F. Marcérou - Je m’appelle Frédéric Marcérou, j’ai 32 ans et je suis préparateur physique depuis 6 ans maintenant. Je suis spécialisé dans le rugby, et surtout dans le rugby à XIII. C’était mon sport de prédilection, j’ai eu la chance de jouer à un niveau correct ce qui m’a permis de créer mon réseau et de commencer à travailler comme préparateur physique. J’ai été 4 ans préparateur physique à Montpellier et cela fait maintenant deux années que je suis préparateur physique chez les Dragons Catalans qui est la seule équipe française 100% professionnelle. Nous jouons dans une compétition qui se nomme la Super League, c’est une sorte de championnat professionnel de l’hémisphère nord de l’Europe. Elle comprend 14 équipes, 13 anglaises et une française, ce sont les 14 meilleures équipes européennes.

Avec les Dragons Catalans

Figure 1. Avec les Dragons Catalans.

J’ai une licence STAPS en management du sport. Après cette licence, je me suis aperçu que ce qui m’intéressait le plus c’était le terrain, l’entraînement, les sportifs. J’ai donc refait une licence STAPS Entraînement Sportif et l’expérience s’est avérée concluante, c’était vraiment la voie qui me convenait le mieux. J’ai donc continué sur une première année de Master Ingénierie de la Performance option Préparation Physique à l’UFR STAPS de Montpellier et en même temps sur les conseils d’un de mes profs, je me suis inscrit au BP JEPS AGFF mention force sur la même année. Mais au bout de deux mois de Master et de BP où j’essayais de conjuguer les deux, je me suis aperçu que les contenus du Master ne me convenaient pas contrairement au BP. Je suis vraiment attiré par le domaine de la force, de la puissance et de la force-vitesse. Le BP avec ces cours de musculation plus présents et un stage en salle de musculation, cela me plaisait et me convenait beaucoup plus. Et en prenant en compte le prix de la formation BP, j’ai abandonné le Master à la fin du 1er semestre pour me consacrer uniquement au BP.

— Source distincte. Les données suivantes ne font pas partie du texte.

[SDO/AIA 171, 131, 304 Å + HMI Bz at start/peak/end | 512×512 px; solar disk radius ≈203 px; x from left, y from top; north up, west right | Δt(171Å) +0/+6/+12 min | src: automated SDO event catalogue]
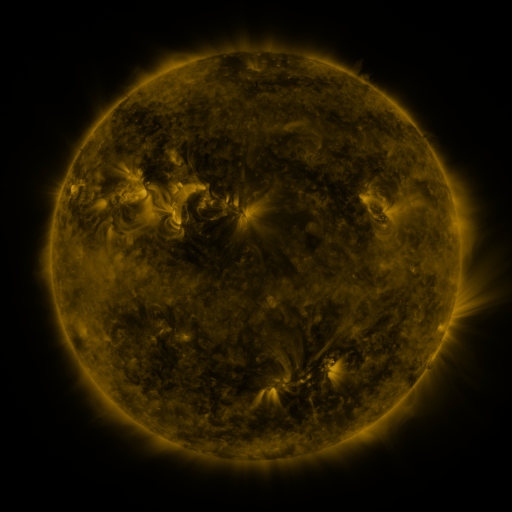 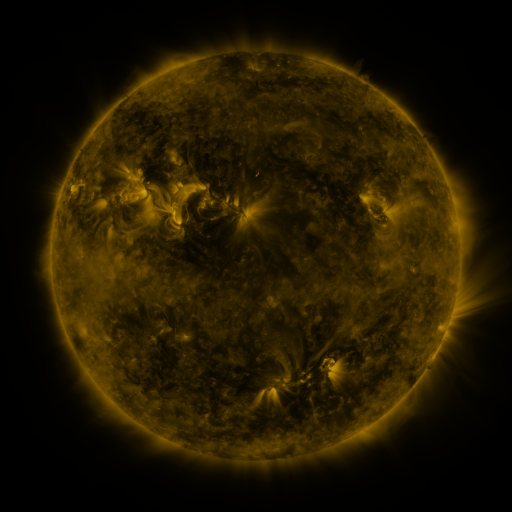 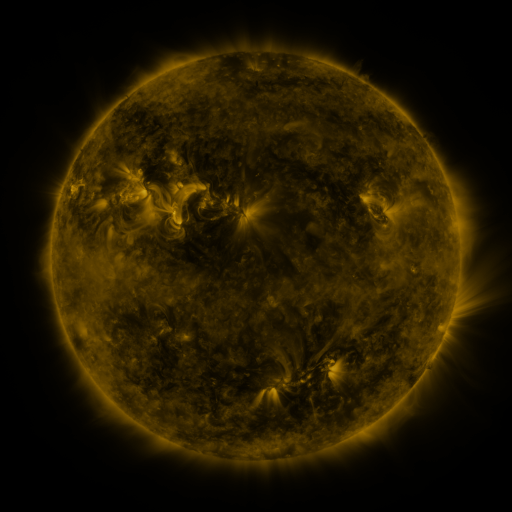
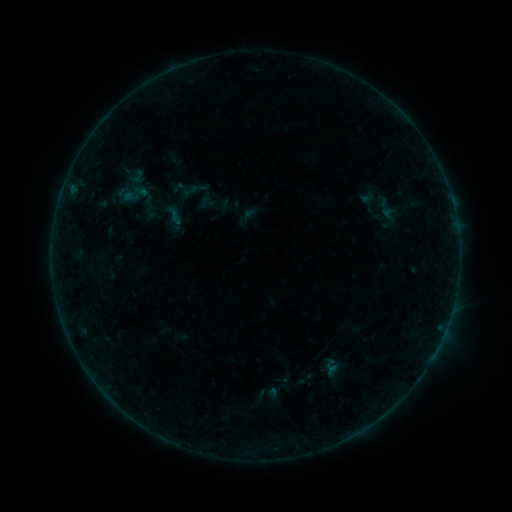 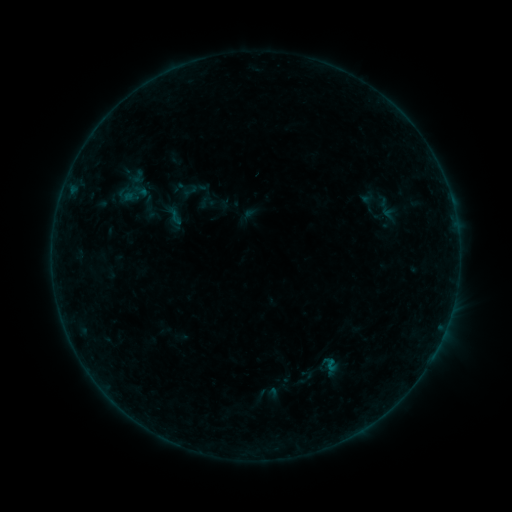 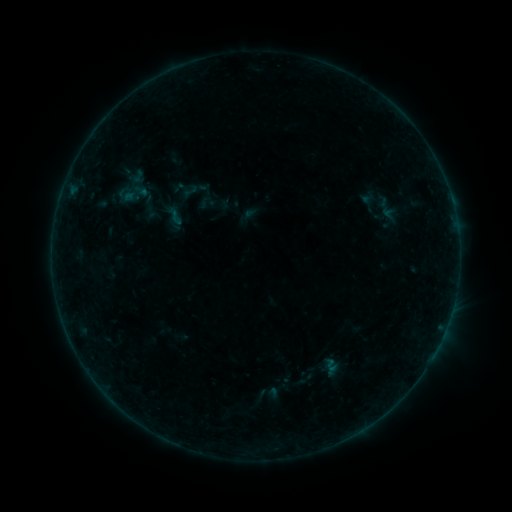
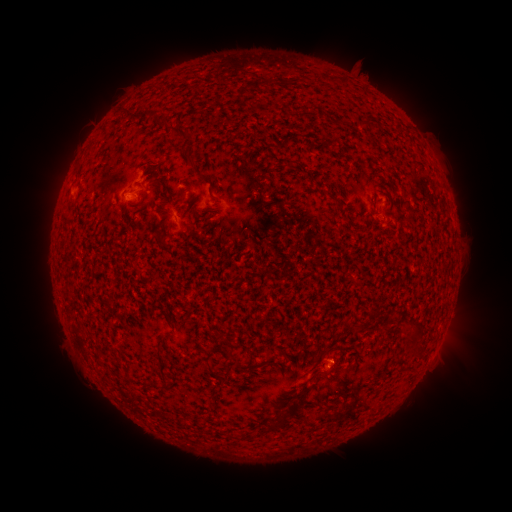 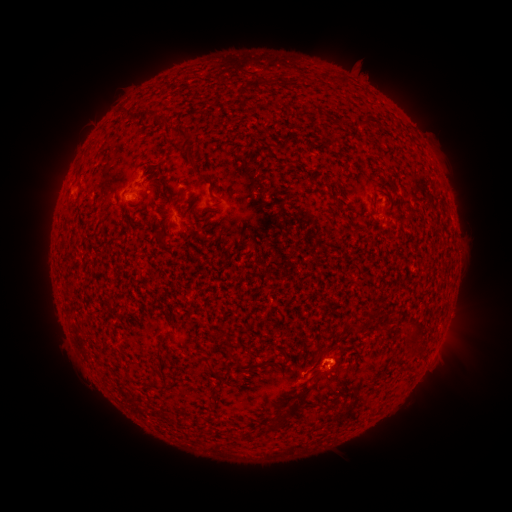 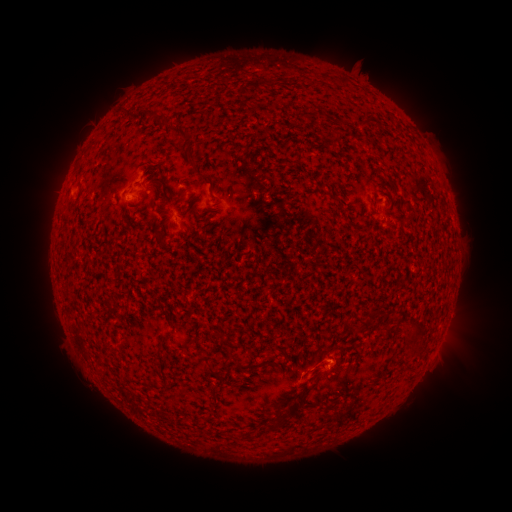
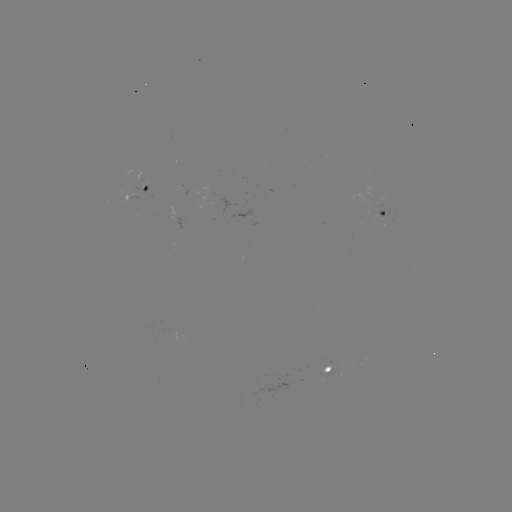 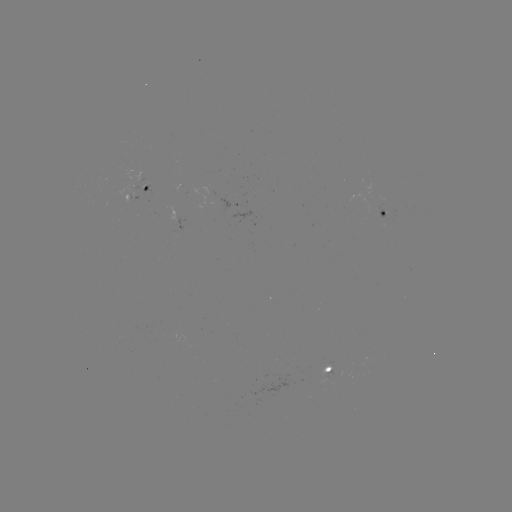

Enfin, j’ai deux diplômes en Rugby à XIII, le diplôme d’entraîneur fédéral niveau 2 et j’ai un brevet d’état second degré de rugby à XIII, tous les deux obtenus en 2010.

Quelles étaient tes motivations pour t'orienter vers la préparation physique ?

F. Marcérou - Déjà en tant que sportif, j’aimais beaucoup m’entraîner, je me suis toujours donné à 100%. J’ai toujours cherché à connaître mes records, mes performances. J’ai été intéressé par l’amélioration. Et je suis parti vers la préparation physique car j’aime l’amélioration des qualités physiques des athlètes. Je ne me voyais pas du tout faire coach perso pour un public non athlète. Pourtant j’en ai fait un peu pendant 3 ans en salle, lorsque j’étais préparateur physique à Montpellier. Je travaillais à mi-temps dans une salle de sport. Et déjà là, j’étais plus axé avec des clients sportifs qui recherchaient la performance sportive.

Peux-tu nous expliquer la particularité du rugby à XIII par rapport au rugby à XV ou au rugby à VII ?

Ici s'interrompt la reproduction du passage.